Start GIVEN TEXT

Let me say at once that I have no snobbery about garden ornament. Over the years our garden has taken in everything from reconstituted stone statues, urns and balustrading to antique pieces with fascinating histories, from concrete paviours purchased in the nearest garden centre, to Victorian ironwork and tiles from architectural salvage firms, from found objects, like broken china, to arches and trellis bought off the peg from a catalogue. Old and new are intermingled and the jeap jostles comfortably with the costly. Handled with skill and imagination they all form part of the same composition.

The earliest ornaments to arrive were indeed out of a catalogue; they were reproductions, in reconstituted stone, of originals often found in the gardens of some of the great English country houses. The excitement of the arrival in a van of the first two stone finials and an obelisk, all in pieces which I had to assemble, is difficult to recapture. They were to be part of my first attempt at a parterre in a yew room just planted. The finials were in the beds and the obelisk formed a terminating exclamation mark. All have long since migrated several times until they have finally come to rest, the finials on pedestals flanking a yew arch and the obelisk set as the culmination of a long vista from the Rose Garden.

This was but a preliminary canter. The first really serious ornament I could afford was again a reproduction, this time a facsimile of an imposing eighteenth-century urn. It was bought in 1980, the year I was given the Shakespeare Prize by a German foundation. I told the donors that the award money would commemorate the event in our garden. That decision prompted us to spread the commemorative concept through the rest of the garden. So what we call the Victoria & Albert Museum Temple, a small classical building, was erected in 1988 to mark the end of my fourteen years as the Museum's director. Later we added an inscription on the pediment, which says, in Greek, 'Memory, Mother of the Muses'. The Muses dwelt in a museum, our lives have been spent in the arts, and the garden in all its aspects was about memory, above all of our own lives and of our friends.

That inscription was a commissioned piece. The journey, therefore, had been made from reproduction to original. The inscription also represented something else pertinent to garden ornament: it can be embroidered upon. That Shakespeare Monument now sports two added plaques which spell out what it is about. Artists and craftsmen need work and garden pieces need not be costly commissions. Inscriptions are not expensive and give rich resonances to a place. One of my favourites is the roundel of slate at our garden's entrance (see page 7). Another adorns the base of a recumbent stone stag whose antlers have been painted gold: 'a circling row Of goodliest Trees loaden with fairest of Fruit, Blossoms and Fruit at once of golden hue Appeerd, with gay enameld colours mixt:'. Encircled with a ceramic garland of fruit and flowers, these lines, from the description of the Garden of Eden in John Milton's epic poem Paradise Lost, speak of blossom and golden fruit and are perfect for the orchard over which the beast presides.

Over the years we have moved on from that tribute to the classical tradition. Colour has been one of our greatest discoveries. When we started gardening the vogue was for everything to be distressed. The phoney effect of moss- and lichen-decked ornament, crumbling seemingly from the hand of centuries, was achieved by painting a raw item with sour milk or yogurt. It took some time to discover that this passion for antiquing was a late-nineteenth-century phenomenon. In the past, garden ornament was often in bright and garish colours with an abundance of paint finishes from gilding to marbling. Those lead statues of shepherds and shepherdesses which graced the formal gardens of early Georgian England, for example, were once polychrome, and often placed not on pedestals but dotted around to give the illusion that they were real, thus transforming the garden into Arcady.

End GIVEN TEXT

Reproduce word for word the part of the garden ornament passage between "Let me say at" and "the same composition.", inclusive.

Start RECORD LIST

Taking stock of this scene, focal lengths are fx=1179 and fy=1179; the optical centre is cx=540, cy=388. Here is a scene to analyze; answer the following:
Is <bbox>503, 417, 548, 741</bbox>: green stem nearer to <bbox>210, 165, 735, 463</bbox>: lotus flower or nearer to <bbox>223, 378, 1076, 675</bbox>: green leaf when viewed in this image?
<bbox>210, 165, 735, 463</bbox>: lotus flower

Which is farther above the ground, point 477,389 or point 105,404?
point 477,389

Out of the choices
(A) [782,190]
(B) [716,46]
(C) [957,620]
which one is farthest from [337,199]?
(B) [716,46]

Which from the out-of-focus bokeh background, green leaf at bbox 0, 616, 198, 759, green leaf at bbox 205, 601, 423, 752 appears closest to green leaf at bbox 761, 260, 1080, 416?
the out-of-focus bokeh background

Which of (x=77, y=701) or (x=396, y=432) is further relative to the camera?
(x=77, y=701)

End RECORD LIST
Start RECORD LIST

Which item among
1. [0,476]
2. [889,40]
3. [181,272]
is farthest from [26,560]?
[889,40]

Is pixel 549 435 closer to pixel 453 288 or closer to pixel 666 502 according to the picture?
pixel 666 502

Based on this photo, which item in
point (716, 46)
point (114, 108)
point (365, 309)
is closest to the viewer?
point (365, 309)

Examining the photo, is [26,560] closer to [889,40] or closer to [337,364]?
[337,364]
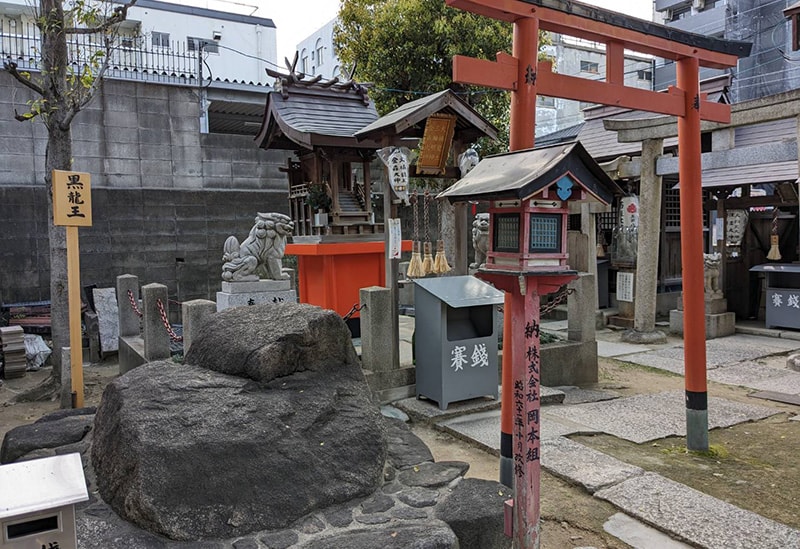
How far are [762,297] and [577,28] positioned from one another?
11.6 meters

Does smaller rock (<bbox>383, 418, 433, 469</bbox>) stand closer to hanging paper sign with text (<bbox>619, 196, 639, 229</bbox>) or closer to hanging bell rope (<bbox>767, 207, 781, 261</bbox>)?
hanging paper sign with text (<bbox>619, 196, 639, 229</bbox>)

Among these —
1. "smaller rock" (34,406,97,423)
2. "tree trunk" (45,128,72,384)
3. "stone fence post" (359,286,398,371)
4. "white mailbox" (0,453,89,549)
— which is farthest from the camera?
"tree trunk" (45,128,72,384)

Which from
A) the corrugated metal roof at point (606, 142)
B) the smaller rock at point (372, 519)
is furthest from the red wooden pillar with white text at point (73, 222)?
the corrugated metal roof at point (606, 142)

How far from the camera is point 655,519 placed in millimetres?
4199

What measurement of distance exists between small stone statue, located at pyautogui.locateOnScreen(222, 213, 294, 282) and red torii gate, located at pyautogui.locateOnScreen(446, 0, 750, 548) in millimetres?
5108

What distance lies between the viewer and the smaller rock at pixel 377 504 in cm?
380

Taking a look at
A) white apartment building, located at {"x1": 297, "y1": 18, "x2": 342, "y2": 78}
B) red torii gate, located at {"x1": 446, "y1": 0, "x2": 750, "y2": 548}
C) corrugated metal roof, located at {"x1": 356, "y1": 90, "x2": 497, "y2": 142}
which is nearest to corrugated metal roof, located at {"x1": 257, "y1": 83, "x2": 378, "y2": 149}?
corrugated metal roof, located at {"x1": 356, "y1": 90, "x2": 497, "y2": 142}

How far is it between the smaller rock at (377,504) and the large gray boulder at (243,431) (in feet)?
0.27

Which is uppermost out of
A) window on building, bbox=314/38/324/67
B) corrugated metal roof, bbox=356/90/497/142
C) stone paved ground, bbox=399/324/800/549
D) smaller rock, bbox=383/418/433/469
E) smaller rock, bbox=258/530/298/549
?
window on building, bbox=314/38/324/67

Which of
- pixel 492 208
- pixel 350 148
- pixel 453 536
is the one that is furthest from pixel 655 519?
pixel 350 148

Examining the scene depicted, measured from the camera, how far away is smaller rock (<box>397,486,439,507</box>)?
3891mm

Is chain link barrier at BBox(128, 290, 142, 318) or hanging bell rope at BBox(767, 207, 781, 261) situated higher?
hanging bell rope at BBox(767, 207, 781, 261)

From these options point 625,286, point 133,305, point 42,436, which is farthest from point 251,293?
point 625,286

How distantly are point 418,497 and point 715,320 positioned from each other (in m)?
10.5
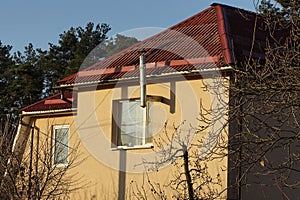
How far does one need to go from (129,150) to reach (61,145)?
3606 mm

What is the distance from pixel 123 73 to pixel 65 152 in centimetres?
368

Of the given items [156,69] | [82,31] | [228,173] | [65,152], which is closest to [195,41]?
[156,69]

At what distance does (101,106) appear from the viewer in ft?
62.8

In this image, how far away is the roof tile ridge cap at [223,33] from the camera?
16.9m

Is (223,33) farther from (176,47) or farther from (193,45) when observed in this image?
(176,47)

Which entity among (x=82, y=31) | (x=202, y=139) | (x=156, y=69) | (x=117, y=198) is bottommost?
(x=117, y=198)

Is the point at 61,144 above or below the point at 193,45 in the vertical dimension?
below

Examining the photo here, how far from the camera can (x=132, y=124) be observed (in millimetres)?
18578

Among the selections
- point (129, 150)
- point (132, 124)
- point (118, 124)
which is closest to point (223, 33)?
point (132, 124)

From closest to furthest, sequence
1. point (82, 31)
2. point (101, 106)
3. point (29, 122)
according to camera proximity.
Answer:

End RECORD LIST
Start RECORD LIST

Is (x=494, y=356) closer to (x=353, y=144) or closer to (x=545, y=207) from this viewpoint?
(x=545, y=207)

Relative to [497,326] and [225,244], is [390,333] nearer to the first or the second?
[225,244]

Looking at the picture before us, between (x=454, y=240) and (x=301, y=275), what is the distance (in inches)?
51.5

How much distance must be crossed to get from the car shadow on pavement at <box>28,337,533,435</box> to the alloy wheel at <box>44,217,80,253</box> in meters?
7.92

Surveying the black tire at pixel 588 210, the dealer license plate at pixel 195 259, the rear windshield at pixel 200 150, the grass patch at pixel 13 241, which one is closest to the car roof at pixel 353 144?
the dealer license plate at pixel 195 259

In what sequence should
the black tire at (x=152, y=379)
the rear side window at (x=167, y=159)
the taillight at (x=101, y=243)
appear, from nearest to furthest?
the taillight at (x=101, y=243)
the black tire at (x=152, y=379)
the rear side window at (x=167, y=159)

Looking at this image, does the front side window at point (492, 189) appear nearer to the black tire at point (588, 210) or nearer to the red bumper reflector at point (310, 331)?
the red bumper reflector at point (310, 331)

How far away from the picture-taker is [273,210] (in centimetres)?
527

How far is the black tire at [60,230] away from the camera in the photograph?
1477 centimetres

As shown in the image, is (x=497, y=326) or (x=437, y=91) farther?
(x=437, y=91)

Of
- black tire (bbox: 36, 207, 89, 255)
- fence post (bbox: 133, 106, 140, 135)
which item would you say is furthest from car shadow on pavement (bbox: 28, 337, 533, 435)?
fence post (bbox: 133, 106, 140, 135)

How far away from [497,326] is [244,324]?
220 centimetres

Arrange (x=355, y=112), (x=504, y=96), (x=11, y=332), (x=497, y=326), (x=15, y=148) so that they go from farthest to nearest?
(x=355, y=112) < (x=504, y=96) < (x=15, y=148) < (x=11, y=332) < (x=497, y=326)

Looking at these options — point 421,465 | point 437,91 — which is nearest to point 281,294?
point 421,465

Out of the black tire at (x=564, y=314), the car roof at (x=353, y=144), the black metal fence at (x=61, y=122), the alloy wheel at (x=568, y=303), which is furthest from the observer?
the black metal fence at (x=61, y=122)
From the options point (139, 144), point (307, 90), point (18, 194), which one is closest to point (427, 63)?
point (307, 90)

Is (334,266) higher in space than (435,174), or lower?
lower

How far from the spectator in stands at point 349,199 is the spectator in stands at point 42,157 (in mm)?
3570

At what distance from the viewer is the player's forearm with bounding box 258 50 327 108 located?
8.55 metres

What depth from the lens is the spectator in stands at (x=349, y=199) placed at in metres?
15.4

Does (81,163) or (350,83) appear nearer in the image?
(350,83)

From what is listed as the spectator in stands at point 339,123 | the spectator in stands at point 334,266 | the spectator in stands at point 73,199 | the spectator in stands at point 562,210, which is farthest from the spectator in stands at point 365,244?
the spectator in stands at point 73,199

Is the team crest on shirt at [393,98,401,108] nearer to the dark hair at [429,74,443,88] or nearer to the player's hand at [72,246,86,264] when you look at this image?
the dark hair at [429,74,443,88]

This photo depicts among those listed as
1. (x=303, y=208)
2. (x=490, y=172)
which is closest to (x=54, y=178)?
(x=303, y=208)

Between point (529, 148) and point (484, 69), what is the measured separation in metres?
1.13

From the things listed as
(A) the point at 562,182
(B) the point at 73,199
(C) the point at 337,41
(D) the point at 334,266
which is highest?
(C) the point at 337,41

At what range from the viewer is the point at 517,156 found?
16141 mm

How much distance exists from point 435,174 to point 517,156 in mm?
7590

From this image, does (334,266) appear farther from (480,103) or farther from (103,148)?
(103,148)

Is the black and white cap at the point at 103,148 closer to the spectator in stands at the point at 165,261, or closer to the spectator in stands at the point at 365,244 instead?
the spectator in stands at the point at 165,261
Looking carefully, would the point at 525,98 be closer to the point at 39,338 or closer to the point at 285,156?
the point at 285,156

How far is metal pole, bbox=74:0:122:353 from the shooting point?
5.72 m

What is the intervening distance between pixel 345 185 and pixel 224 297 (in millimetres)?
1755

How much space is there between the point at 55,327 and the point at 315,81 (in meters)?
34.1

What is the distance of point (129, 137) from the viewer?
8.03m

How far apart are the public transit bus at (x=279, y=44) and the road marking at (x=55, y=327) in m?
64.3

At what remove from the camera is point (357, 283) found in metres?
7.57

End RECORD LIST

- _SOLUTION TO THE EXERCISE_
Let me say at once that I have no snobbery about garden ornament. Over the years our garden has taken in everything from reconstituted stone statues, urns and balustrading to antique pieces with fascinating histories, from concrete paviours purchased in the nearest garden centre, to Victorian ironwork and tiles from architectural salvage firms, from found objects, like broken china, to arches and trellis bought off the peg from a catalogue. Old and new are intermingled and the jeap jostles comfortably with the costly. Handled with skill and imagination they all form part of the same composition.